**Source extract**

· · ·

Kmeans

KMeans is machine-learning algorithm (NP-hard), popularly employed for cluster analysis in data mining, and interesting for benchmarking and performance evaluation.

The objective of the Kmeans algorithm to group a set of multidimensional points into a predefined number of clusters, in which each point belongs to the closest cluster (with the nearest mean distance), in an iterative process.

import numpy as np
import time

from sklearn.metrics import pairwise_distances
from sklearn.metrics.pairwise import paired_distances

from pycompss.api.task import task
from pycompss.api.api import compss_wait_on
from pycompss.api.api import compss_barrier

@task(returns=np.ndarray)
def partial_sum(fragment, centres):
    partials = np.zeros((centres.shape[0], 2), dtype=object)
    close_centres = pairwise_distances(fragment, centres).argmin(axis=1)
    for center_idx, _ in enumerate(centres):
        indices = np.argwhere(close_centres == center_idx).flatten()
        partials[center_idx][0] = np.sum(fragment[indices], axis=0)
        partials[center_idx][1] = indices.shape[0]
    return partials


@task(returns=dict)
def merge(*data):
    accum = data[0].copy()
    for d in data[1:]:
        accum += d
    return accum


def converged(old_centres, centres, epsilon, iteration, max_iter):
    if old_centres is None:
        return False
    dist = np.sum(paired_distances(centres, old_centres))
    return dist < epsilon ** 2 or iteration >= max_iter


def recompute_centres(partials, old_centres, arity):
    centres = old_centres.copy()
    while len(partials) > 1:
        partials_subset = partials[:arity]
        partials = partials[arity:]
        partials.append(merge(*partials_subset))
    partials = compss_wait_on(partials)
    for idx, sum_ in enumerate(partials[0]):
        if sum_[1] != 0:
            centres[idx] = sum_[0] / sum_[1]
    return centres


def kmeans_frag(fragments, dimensions, num_centres=10, iterations=20,
                seed=0., epsilon=1e-9, arity=50):
    """
    A fragment-based K-Means algorithm.

· · ·

**Source records**
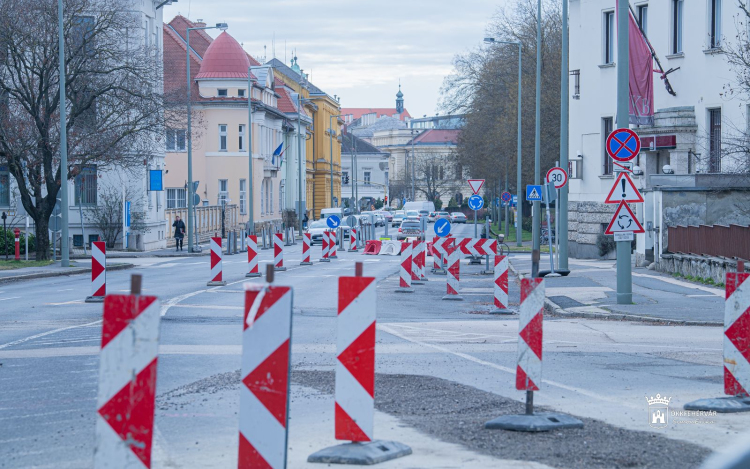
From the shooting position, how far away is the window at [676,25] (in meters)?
34.3

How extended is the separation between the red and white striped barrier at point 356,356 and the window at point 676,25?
30813 millimetres

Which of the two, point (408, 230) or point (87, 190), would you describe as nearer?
point (87, 190)

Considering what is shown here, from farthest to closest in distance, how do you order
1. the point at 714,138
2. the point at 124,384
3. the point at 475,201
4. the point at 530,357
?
the point at 475,201 → the point at 714,138 → the point at 530,357 → the point at 124,384

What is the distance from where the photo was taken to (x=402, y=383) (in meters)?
9.63

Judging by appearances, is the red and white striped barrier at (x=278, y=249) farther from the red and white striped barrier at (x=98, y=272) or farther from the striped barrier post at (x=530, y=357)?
the striped barrier post at (x=530, y=357)

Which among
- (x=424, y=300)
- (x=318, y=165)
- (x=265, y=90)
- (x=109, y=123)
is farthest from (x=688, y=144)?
(x=318, y=165)

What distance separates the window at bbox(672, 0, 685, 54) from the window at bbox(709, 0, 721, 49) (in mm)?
2040

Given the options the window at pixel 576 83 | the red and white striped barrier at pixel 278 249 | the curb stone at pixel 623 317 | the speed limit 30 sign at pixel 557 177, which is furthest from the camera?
A: the window at pixel 576 83

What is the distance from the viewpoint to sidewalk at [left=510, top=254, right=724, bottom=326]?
16609 millimetres

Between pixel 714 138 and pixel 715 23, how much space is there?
398cm

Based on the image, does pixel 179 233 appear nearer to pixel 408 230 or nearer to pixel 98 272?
pixel 408 230

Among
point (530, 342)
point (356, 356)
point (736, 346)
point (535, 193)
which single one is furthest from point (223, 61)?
point (356, 356)

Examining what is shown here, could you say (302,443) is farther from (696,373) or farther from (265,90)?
(265,90)

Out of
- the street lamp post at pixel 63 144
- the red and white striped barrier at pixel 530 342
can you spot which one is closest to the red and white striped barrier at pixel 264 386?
the red and white striped barrier at pixel 530 342
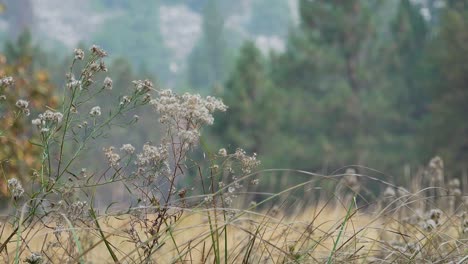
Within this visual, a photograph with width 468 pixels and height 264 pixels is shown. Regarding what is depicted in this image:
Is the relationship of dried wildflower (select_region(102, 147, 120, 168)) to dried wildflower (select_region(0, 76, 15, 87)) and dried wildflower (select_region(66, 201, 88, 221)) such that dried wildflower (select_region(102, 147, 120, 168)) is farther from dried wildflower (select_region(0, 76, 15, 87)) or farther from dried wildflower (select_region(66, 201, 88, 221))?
dried wildflower (select_region(0, 76, 15, 87))

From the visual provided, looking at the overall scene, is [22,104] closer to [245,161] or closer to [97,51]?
[97,51]

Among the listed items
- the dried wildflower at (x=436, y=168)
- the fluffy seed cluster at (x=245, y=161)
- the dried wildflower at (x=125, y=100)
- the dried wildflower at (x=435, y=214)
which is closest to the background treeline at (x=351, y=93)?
the dried wildflower at (x=436, y=168)

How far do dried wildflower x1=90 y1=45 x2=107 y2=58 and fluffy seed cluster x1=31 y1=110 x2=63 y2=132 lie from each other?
0.60ft

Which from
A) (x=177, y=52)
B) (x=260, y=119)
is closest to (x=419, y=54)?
(x=260, y=119)

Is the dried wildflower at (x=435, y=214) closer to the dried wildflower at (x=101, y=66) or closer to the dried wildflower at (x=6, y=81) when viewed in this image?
the dried wildflower at (x=101, y=66)

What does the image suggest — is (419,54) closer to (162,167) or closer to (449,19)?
(449,19)

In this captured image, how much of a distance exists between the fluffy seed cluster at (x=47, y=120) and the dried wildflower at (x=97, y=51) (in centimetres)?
18

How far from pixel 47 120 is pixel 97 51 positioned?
20 centimetres

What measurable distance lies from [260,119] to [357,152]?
2874mm

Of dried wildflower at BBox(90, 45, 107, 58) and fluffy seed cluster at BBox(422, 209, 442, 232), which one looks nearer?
dried wildflower at BBox(90, 45, 107, 58)

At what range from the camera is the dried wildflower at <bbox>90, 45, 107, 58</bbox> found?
5.93 ft

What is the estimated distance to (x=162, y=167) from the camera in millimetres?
1861

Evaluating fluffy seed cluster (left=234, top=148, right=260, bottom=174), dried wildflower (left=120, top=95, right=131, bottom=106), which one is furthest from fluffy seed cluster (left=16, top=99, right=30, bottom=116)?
fluffy seed cluster (left=234, top=148, right=260, bottom=174)

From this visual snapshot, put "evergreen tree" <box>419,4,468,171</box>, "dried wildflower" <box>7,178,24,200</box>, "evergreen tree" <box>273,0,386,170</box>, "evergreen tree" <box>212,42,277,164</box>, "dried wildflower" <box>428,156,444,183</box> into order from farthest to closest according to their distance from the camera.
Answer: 1. "evergreen tree" <box>273,0,386,170</box>
2. "evergreen tree" <box>212,42,277,164</box>
3. "evergreen tree" <box>419,4,468,171</box>
4. "dried wildflower" <box>428,156,444,183</box>
5. "dried wildflower" <box>7,178,24,200</box>
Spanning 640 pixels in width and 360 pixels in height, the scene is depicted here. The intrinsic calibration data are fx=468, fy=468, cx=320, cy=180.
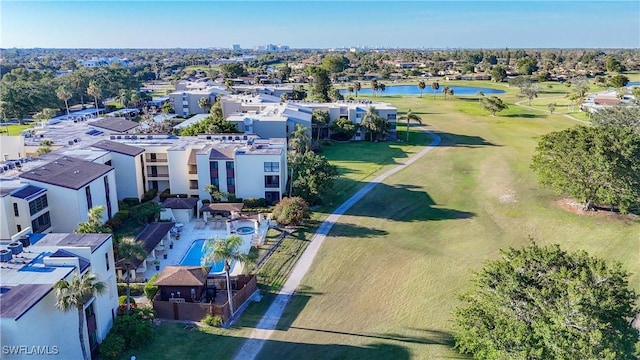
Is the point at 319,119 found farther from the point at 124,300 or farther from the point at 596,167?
the point at 124,300

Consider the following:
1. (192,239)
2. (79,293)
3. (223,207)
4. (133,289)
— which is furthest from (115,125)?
(79,293)

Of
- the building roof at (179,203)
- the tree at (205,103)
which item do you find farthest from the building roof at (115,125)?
the tree at (205,103)

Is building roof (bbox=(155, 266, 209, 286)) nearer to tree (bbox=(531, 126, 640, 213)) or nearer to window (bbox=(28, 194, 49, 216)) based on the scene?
window (bbox=(28, 194, 49, 216))

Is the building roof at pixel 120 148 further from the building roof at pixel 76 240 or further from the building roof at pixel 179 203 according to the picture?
the building roof at pixel 76 240

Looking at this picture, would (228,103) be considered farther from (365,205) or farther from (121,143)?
(365,205)


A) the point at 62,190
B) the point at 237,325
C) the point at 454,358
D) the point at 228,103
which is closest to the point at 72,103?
the point at 228,103

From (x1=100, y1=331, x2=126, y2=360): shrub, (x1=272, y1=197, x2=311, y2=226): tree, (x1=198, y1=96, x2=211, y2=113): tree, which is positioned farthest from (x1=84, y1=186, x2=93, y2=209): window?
(x1=198, y1=96, x2=211, y2=113): tree
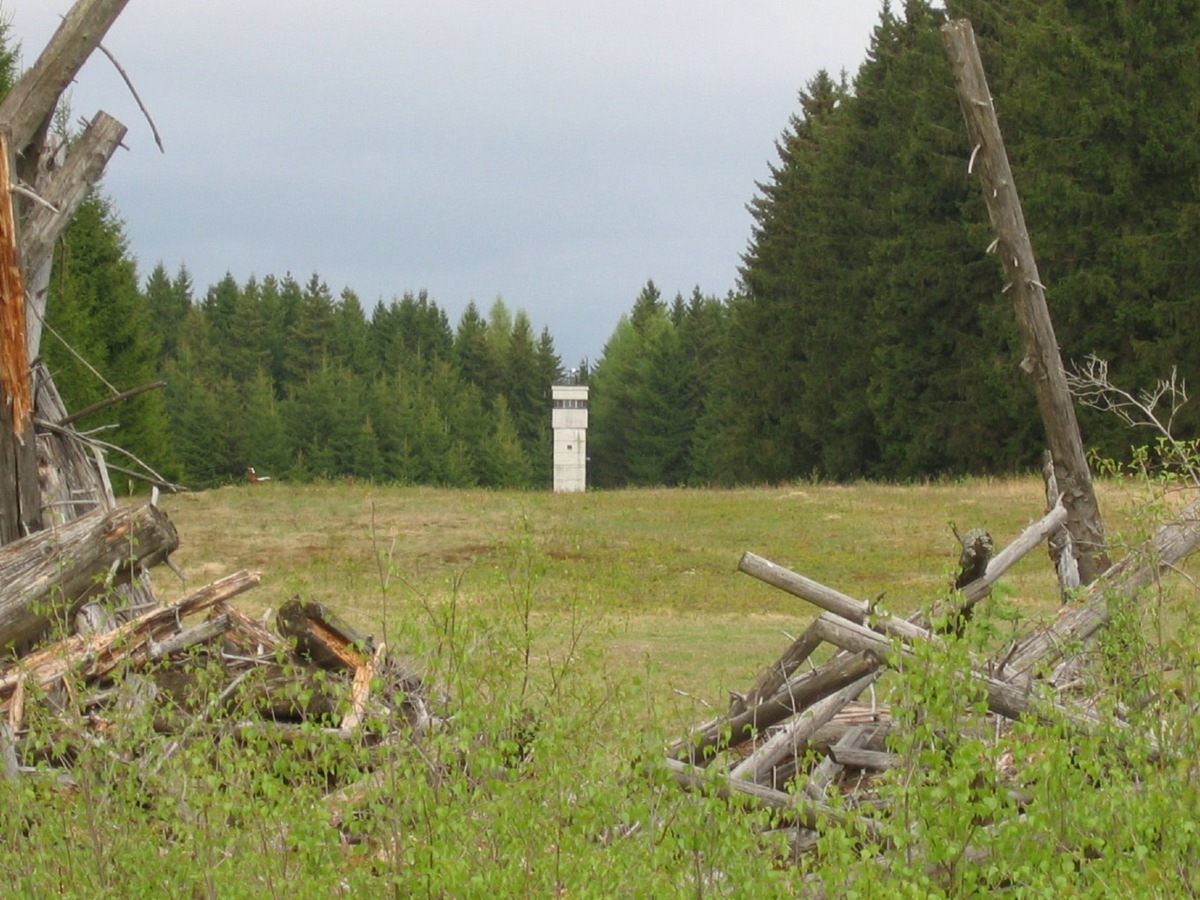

· · ·

**Task requirements**
**a)** Return everything in the Kmeans page from "from sklearn.metrics import" down to "np.zeros((centres.shape[0], 2), dtype=object)", copied character for character.
**b)** Output as a numbered list everything in the records from the line containing "Which among" down to and including the line containing "A: the window at pixel 576 83", leaving out blank lines.

**Complete answers**
**a)**
from sklearn.metrics import pairwise_distances
from sklearn.metrics.pairwise import paired_distances

from pycompss.api.task import task
from pycompss.api.api import compss_wait_on
from pycompss.api.api import compss_barrier

@task(returns=np.ndarray)
def partial_sum(fragment, centres):
    partials = np.zeros((centres.shape[0], 2), dtype=object)

**b)**
1. Which among
2. - (x=424, y=300)
3. - (x=318, y=165)
4. - (x=265, y=90)
5. - (x=109, y=123)
6. is farthest from (x=688, y=144)?
7. (x=318, y=165)
8. What distance separates the window at bbox(672, 0, 685, 54) from the window at bbox(709, 0, 721, 49) (in mm)?
9. 2040
10. Given the options the window at pixel 576 83 | the red and white striped barrier at pixel 278 249 | the curb stone at pixel 623 317 | the speed limit 30 sign at pixel 557 177, which is furthest from the camera?
11. A: the window at pixel 576 83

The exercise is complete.